• **PROBLEM**:
Return the lines below exactly as they appear, please, starting with the first and ending with the one that contains "common name: large-antlered muntjac".

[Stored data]
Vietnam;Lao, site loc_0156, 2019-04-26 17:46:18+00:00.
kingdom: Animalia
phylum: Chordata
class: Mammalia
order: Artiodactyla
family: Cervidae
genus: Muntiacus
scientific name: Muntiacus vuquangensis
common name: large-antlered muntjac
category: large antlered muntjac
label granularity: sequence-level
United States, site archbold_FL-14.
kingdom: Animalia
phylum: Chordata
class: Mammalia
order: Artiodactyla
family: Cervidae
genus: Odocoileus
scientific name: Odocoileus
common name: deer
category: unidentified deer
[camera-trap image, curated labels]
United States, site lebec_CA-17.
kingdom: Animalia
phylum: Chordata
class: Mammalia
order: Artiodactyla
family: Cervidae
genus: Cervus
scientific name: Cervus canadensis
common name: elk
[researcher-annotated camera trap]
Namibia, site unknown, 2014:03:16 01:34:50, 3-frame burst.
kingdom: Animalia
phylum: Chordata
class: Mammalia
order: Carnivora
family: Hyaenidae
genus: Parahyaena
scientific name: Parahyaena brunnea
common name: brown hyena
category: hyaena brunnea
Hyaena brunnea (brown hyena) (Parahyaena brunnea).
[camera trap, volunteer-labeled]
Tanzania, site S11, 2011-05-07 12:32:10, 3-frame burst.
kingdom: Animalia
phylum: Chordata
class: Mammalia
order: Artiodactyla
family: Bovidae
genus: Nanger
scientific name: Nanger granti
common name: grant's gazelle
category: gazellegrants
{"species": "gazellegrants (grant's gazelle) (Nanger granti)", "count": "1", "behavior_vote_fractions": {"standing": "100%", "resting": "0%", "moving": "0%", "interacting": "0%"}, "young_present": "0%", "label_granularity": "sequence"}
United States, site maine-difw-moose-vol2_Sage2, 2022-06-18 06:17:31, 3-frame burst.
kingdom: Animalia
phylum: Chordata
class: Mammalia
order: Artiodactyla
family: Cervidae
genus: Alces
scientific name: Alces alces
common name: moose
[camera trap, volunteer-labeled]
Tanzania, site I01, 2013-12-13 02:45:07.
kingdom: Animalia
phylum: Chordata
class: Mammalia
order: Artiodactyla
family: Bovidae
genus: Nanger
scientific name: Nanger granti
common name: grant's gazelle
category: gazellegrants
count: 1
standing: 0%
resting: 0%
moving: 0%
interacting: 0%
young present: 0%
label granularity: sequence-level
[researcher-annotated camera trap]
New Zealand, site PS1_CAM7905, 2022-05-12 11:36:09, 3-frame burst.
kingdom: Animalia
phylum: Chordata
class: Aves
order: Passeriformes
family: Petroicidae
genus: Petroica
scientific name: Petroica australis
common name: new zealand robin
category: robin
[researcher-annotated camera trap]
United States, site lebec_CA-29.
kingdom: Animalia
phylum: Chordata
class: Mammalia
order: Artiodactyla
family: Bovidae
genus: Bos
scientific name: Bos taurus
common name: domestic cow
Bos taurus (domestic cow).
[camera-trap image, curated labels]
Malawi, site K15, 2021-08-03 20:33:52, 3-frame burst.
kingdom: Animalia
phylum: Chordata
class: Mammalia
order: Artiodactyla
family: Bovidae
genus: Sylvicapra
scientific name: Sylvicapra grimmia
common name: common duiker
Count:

• **TASK ANSWER**:
Vietnam;Lao, site loc_0156, 2019-04-26 17:46:18+00:00.
kingdom: Animalia
phylum: Chordata
class: Mammalia
order: Artiodactyla
family: Cervidae
genus: Muntiacus
scientific name: Muntiacus vuquangensis
common name: large-antlered muntjac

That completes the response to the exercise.